Credit unions have existed for years. They’ve long been overshadowed by big banks. However, credit unions have returned to the spotlight. They’re becoming more popular due to Americans moving away from big banks, resulting in some credit unions seeing ten percent increases in lending. And according to a number of reports, credit unions have a strong future ahead of them.
The Data on Credit Union Growth
The assets of the average credit union have swelled from roughly 150 million dollars to 260 million dollars over the past six years. That’s an increase of nearly three fourths. Furthermore, only part of this growth is due to consolidation in the industry as around a thousand credit unions have closed since 2012. The number of customers at credit unions has increased nationwide by more than twenty percent since 2012. Let’s look at a few of the reasons why credit unions are experiencing such growth.
The Customer-Centered Organization
Credit unions are attracting people who want to work with financial institutions that care about their customers. This has led to many people joining credit unions in place of banks. Credit unions are not focused on profits like big banks, and this leads to more accommodations in the face of hardships, less hard selling and lower fees.
Yet credit unions are enjoying higher profits because they’re attracting new customers, more loans, and have a lower default rate for the loans they’ve issued. One theory is that they are less willing to make very risky loans, so they have fewer losses to write off. They also get loyal customers and positive PR when they make a concerted effort to invest in the community or set up a program to help people get out of predatory loans. They get points with consumers who get fees forgiven for mistakes and convenient services. This is why four-fifths of Millennials say their credit union provides outstanding customer service. Customer service is crucial for customer and brand loyalty.
The customer-centered organization is visible in lobbies that welcome people to have free coffee and staffers that have time and space in their office to meet with credit union members. It is also seen in the programs they offer from free classes on credit repair to money management to home buying. Credit unions sometimes offer other classes of interest to the community such as English as a second language to immigrant communities to computer literacy.

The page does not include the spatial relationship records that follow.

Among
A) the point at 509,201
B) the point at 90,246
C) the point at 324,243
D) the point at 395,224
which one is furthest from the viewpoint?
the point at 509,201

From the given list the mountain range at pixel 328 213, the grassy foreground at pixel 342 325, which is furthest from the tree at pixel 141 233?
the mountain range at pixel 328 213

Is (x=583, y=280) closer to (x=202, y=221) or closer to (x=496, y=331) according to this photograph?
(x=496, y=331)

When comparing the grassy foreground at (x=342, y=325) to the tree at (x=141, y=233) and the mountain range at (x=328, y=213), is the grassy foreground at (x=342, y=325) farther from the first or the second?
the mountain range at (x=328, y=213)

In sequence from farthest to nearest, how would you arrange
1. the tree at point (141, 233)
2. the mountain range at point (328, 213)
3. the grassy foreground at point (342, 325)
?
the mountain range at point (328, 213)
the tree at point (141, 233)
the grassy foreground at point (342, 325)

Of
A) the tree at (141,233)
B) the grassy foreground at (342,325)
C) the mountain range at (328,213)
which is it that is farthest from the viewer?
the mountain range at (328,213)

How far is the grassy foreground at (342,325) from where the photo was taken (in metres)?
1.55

Credit unions and Millennials share many values. Millennials value community and supporting local businesses. Credit unions are a natural fit with this goal. Millennials hate being commodified, and credit unions value their members. Millennials are also the biggest haters of big banks. One survey of Millennials found that four of their top ten most hated brands were four of the largest banks in the United States. They also rated banks lower than any other financial institution, and it was the lowest by 11 percentage points. However, Millennials still need car loans, credit cards, and mortgages. The solution is to move to a credit union. Millennials were slow to do so due to the perception that credit unions couldn’t deliver the technology and mobility they valued, though credit unions are catching up in that regard.
One challenge for credit unions is knowing what this new customer demographic wants. Services like Avannis help credit unions get actionable feedback from customers to improve retention, evolve to meet customers’ demanding expectations, and learn what likely new customers would like. Credit unions must invest in understanding this large, young population because they’re the future of the financial industry and especially loyal to businesses that make them feel valued.
Credit unions are a perfect fit with the values and needs of Millennials, ensuring long-term stability and growth. This is on top of the strong growth they’ve seen as customers fled big banks for the local credit union.